-- WORK REQUEST --
Answer these questions using the passage on populism below.
(a) In the view of those who identify populism with an unmediated, oratorical leadership style, what is Bryan?
(b) Which two Southern governors are given as examples?
(c) What does the passage say McCarthyism primarily targeted?

-- PAGE EXCERPT --
The conceptual confusion about populism is reflected in the fact that those who identify populism with an unmediated, oratorical leadership style see Bryan not as the coopter but as the prototype (Hofstadter 1955). Emphasizing majoritarian and crusading traits that imply intolerance and express the irrationality of status anxiety, they trace American populism to the mobilization of an unorganized support base by paternalistic, demagogic Southern governors (e.g., Huey Long and George Wallace) and to McCarthyism, in which economic interests were even more distant, with the primary targeting of a foreign enemy and conspiracy against the nation. This alternative conception obviously involves very different sets of attributes.

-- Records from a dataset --
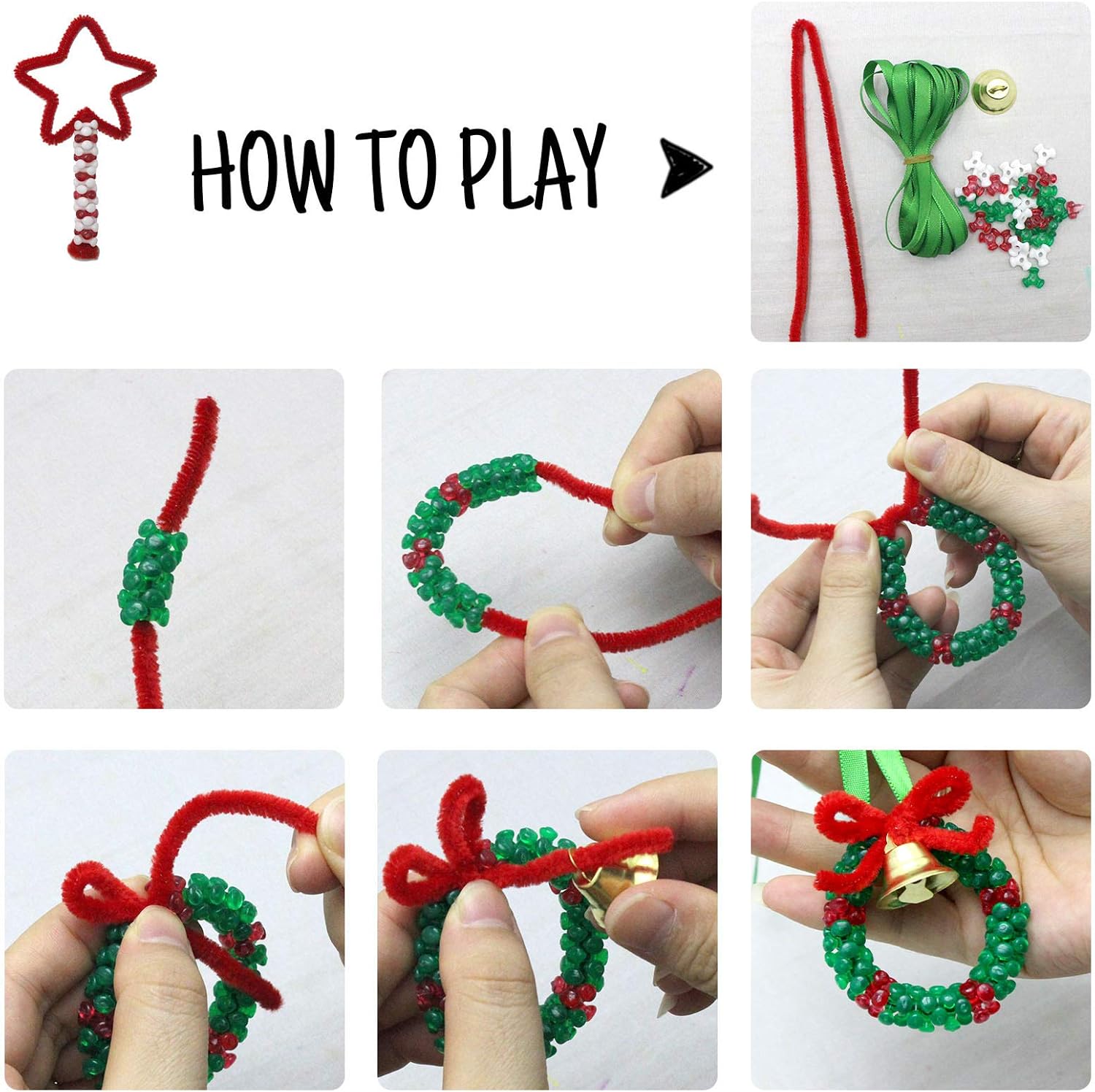 HOW TO PLAY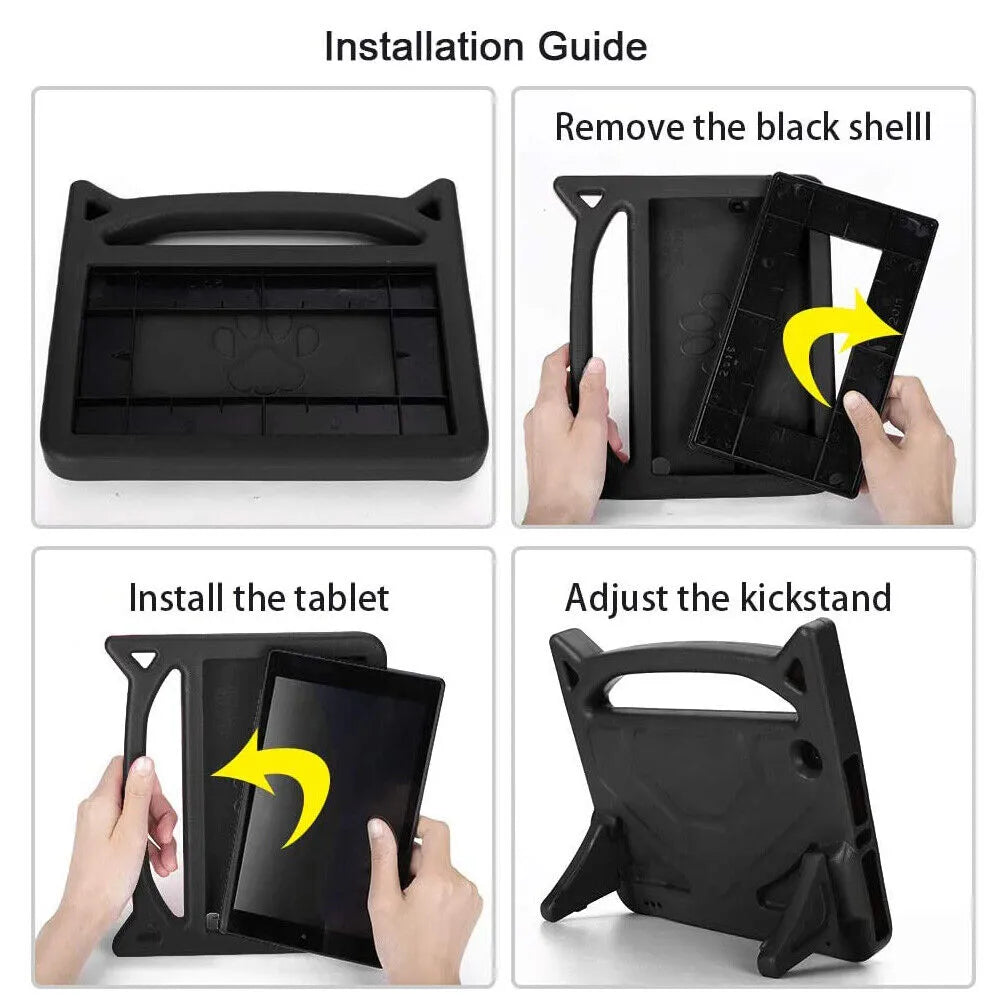 Installation Guide

Remove the black shelll

Install the tablet

Adjust the kickstand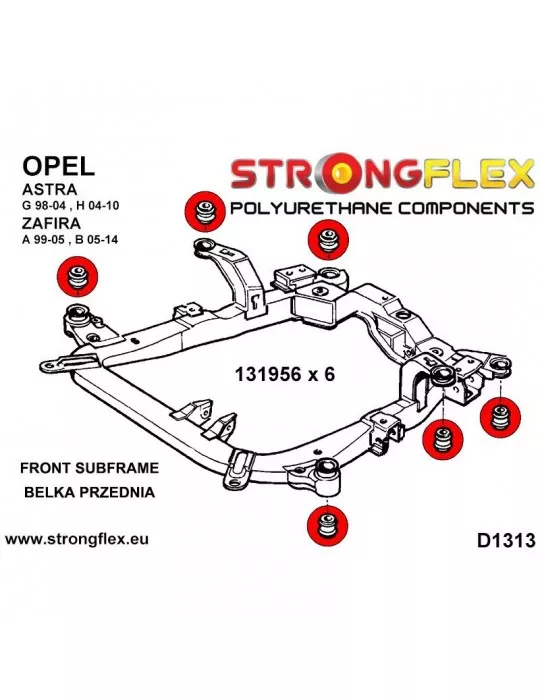 OPEL
ASTRA
G 98-04 , H 04-10
ZAFIRA
A 99-05 , B 05-14

STRONGFLEX
POLYURETHANE COMPONENTS

131956 x 6

FRONT SUBFRAME
BELKA PRZEDNIA

www.strongflex.eu

D1313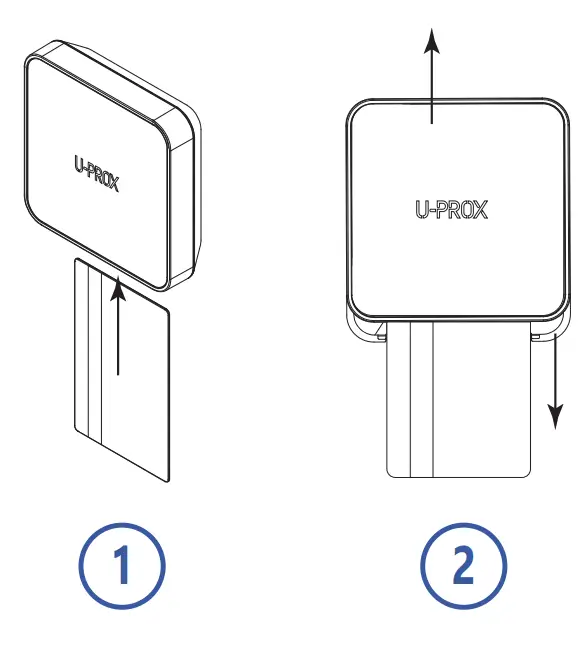 U-PROX

U-PROX

1

2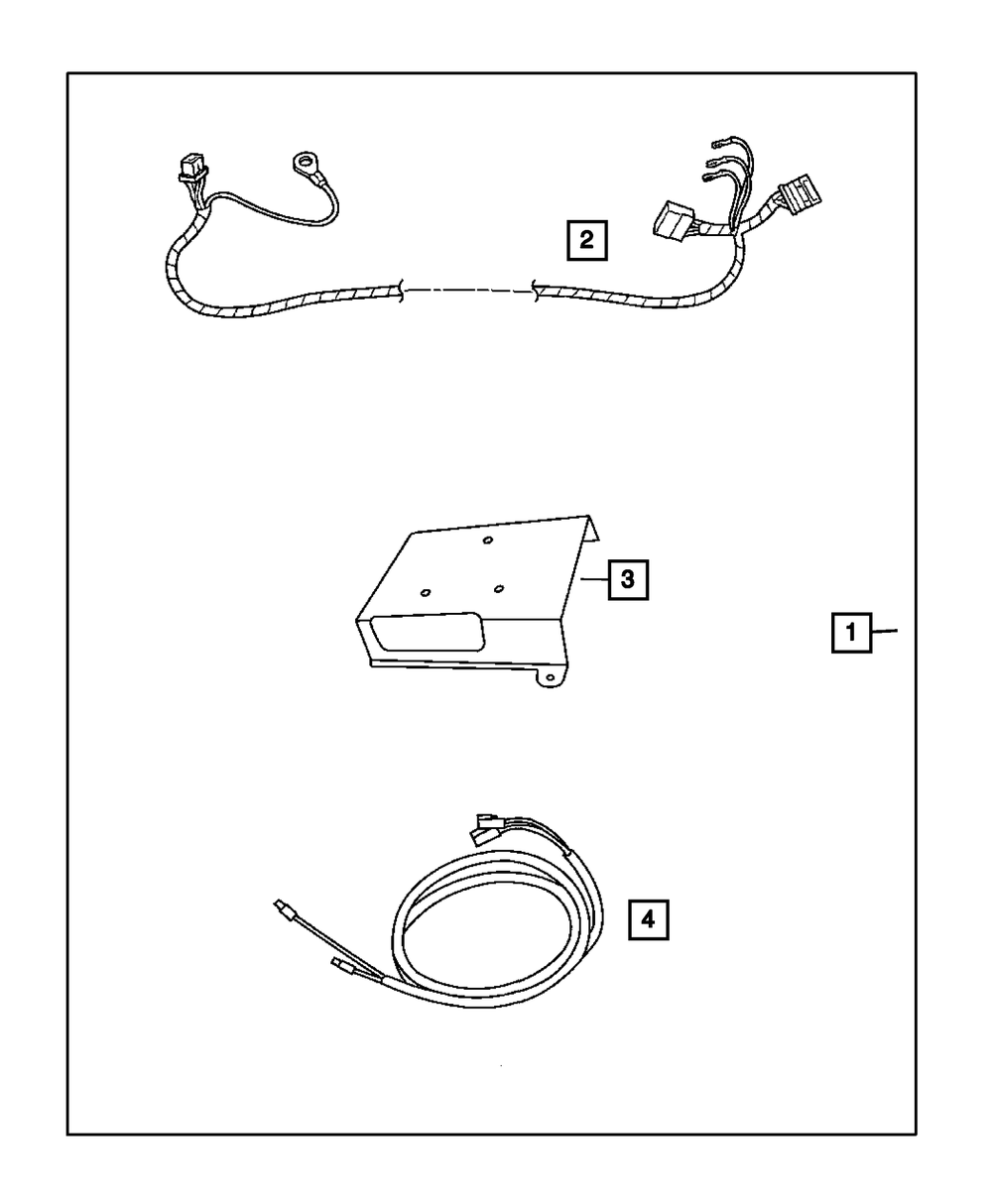 2

3

1

4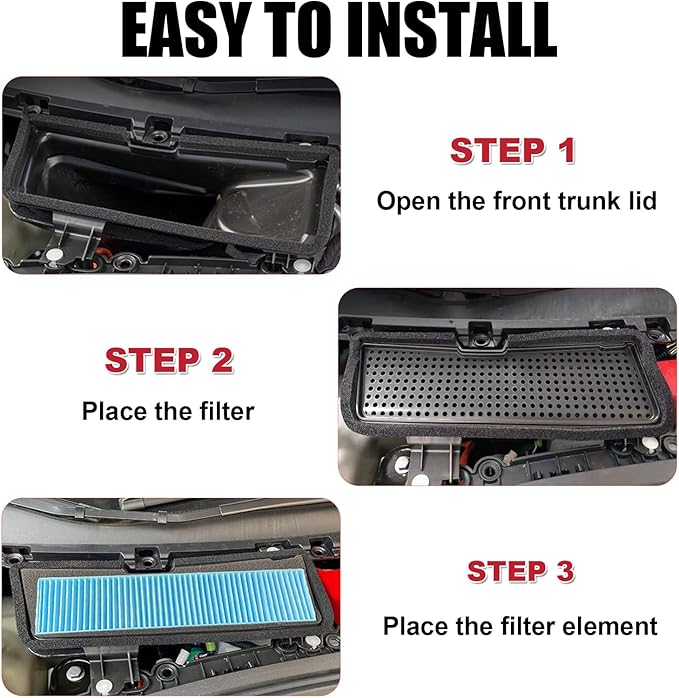 EASY TO INSTALL

STEP 1
Open the front trunk lid

STEP 2
Place the filter

STEP 3
Place the filter element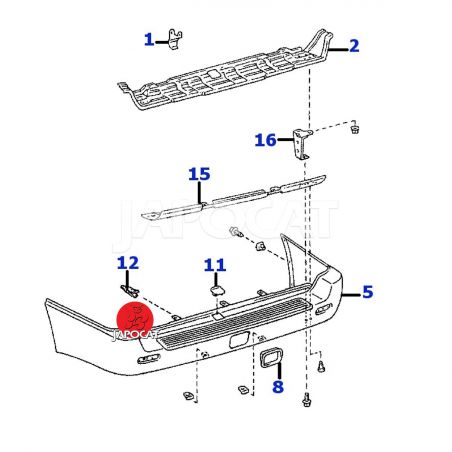 1
2
16
15
JAPOCAT
12
11
5
JAPOCAT
8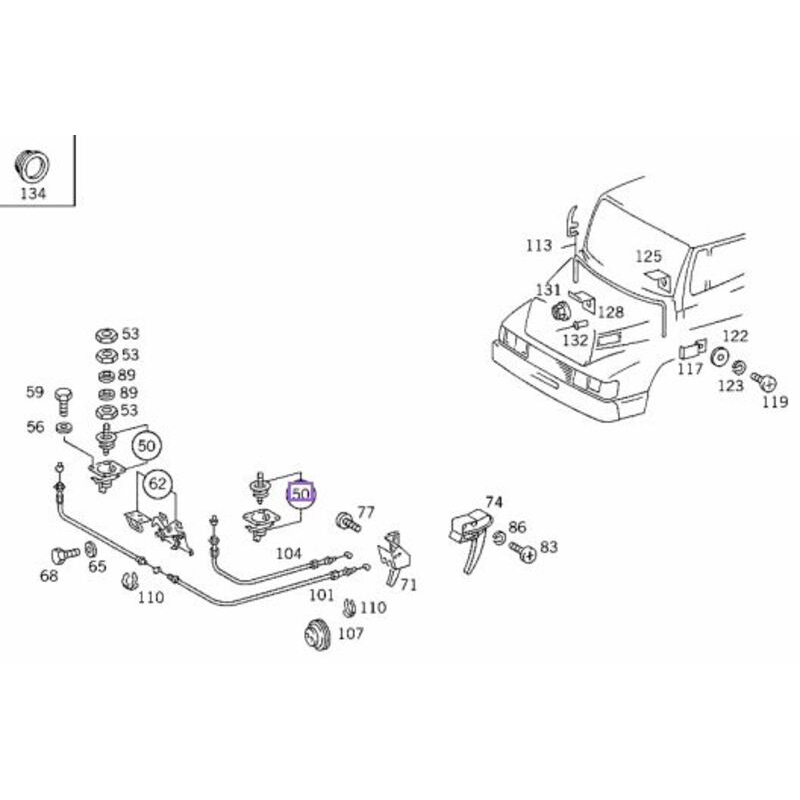 134

113
125
131
128
132
122
117
123
119

53
53
89
89
53
59
56
50
62
50
77
74
86
83
104
71
68
65
110
101
110
107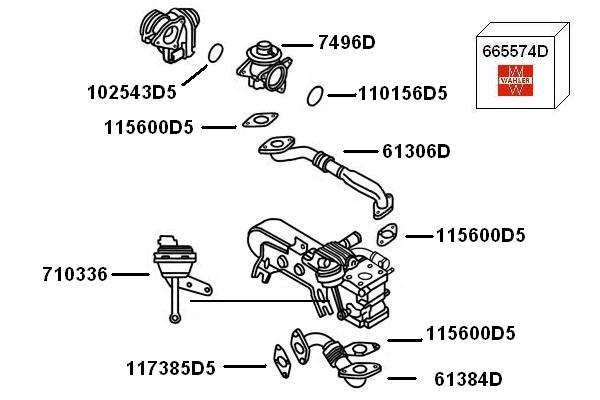 7496D

665574D

WAHLER

102543D5

110156D5

115600D5

61306D

115600D5

710336

115600D5

117385D5

61384D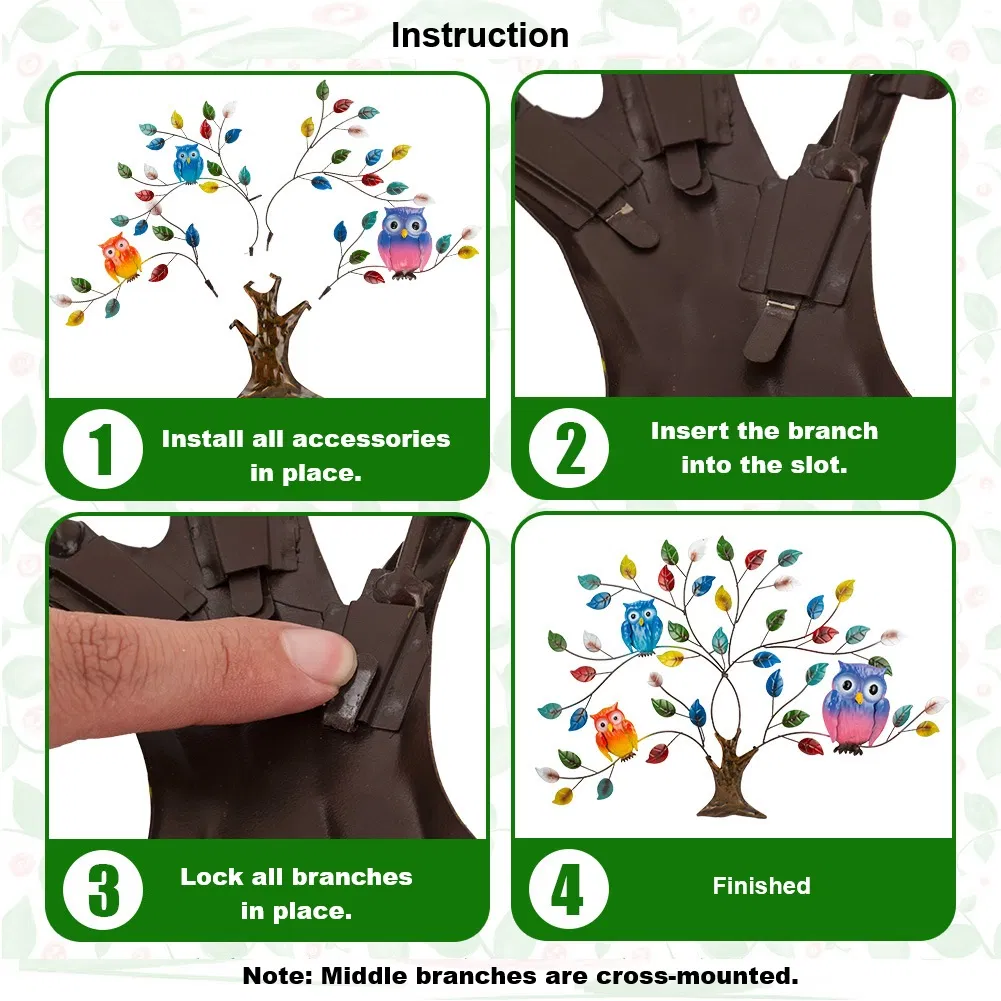 Instruction

1 Install all accessories in place.

2 Insert the branch into the slot.

3 Lock all branches in place.

4 Finished

Note: Middle branches are cross-mounted.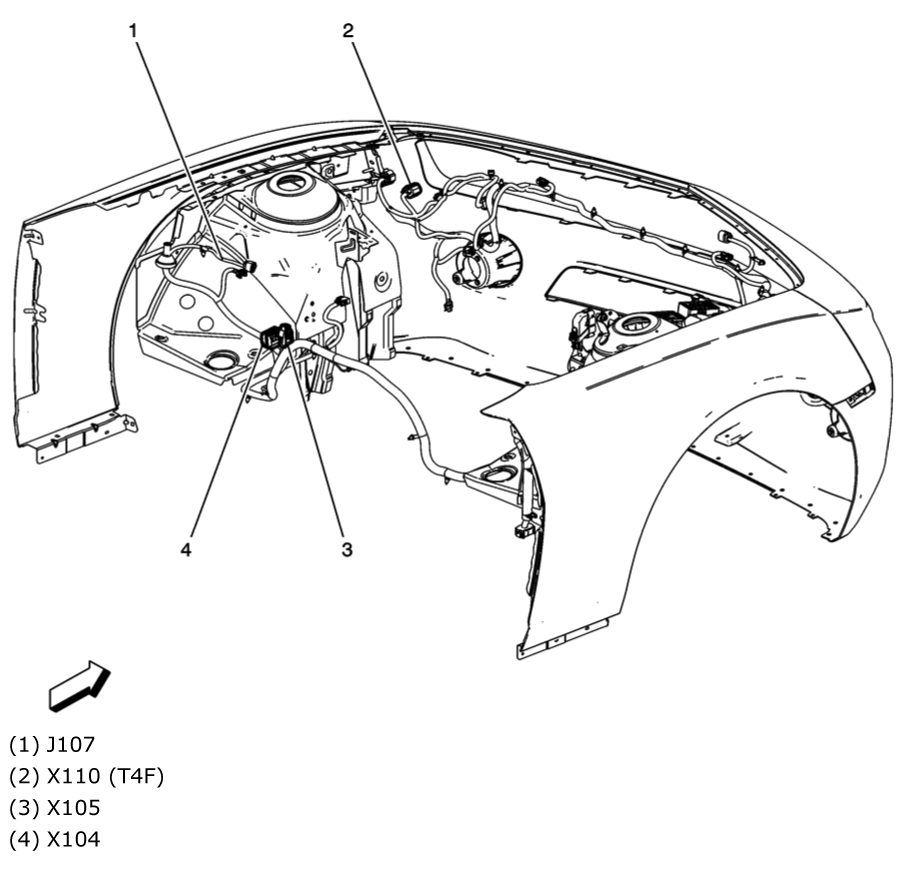 1
2
4
3

(1) J107
(2) X110 (T4F)
(3) X105
(4) X104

-- THE COMPLETED TASK --
(a) The prototype, not the coopter.
(b) Huey Long and George Wallace.
(c) A foreign enemy and conspiracy against the nation.